Mevrouw Kraneveldt (LPF): Dat vind ik niet. Ik denk dat het Europees
Parlement via die commissie heel duidelijk het signaal heeft gegeven dat de
artikel 55-procedure in werking gesteld moet worden. Natuurlijk moet de
voorzitter van het Europees Parlement zich erop beraden hoe hij die wil
uitvoeren. Het zou echter wel heel erg stug zijn als hij die niet zou gaan
uitvoeren. Ik vind het helemaal niet zo gek om te vragen of de
staatssecretaris daar een actieve rol bij wil spelen. Ik denk overigens dat
wij ons veel te vaak te weinig bemoeien met wat er in Europa gebeurt. Als
wij er wat van vinden, hebben wij ook het volste recht om dat hier te
zeggen.

De heer Hessels (CDA): Ik begrijp dat mevrouw Kraneveldt het normaal vindt
dat het Nederlandse parlement een directief geeft aan de voorzitter van het
Europees Parlement om een bepaald punt uit te voeren. Hoe zou zij het
vinden als het andersom was?

---

## Jouw opdracht
Welke procedure moet volgens mevrouw Kraneveldt in het tekstfragment in werking worden gesteld? De gegevens spelen hierbij geen rol.

## Gegeven materiaal
---

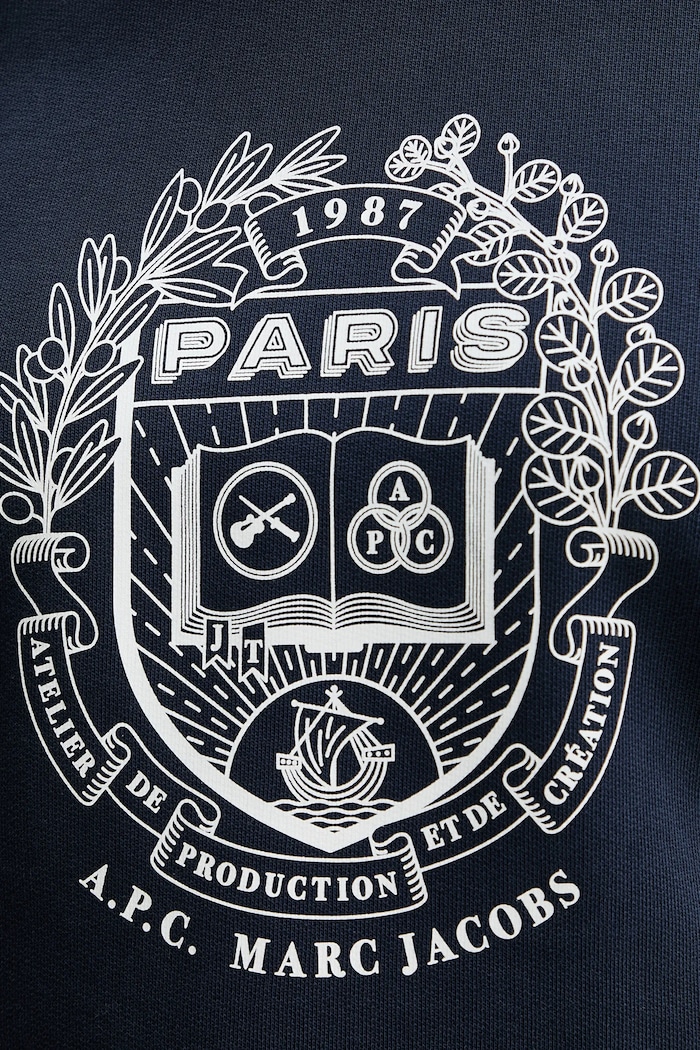 A.P.C. hanorac de bumbac A.P.C. x MARC JACOBS COHKQ.F37001 bleumarin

---

## Antwoord
De artikel 55-procedure.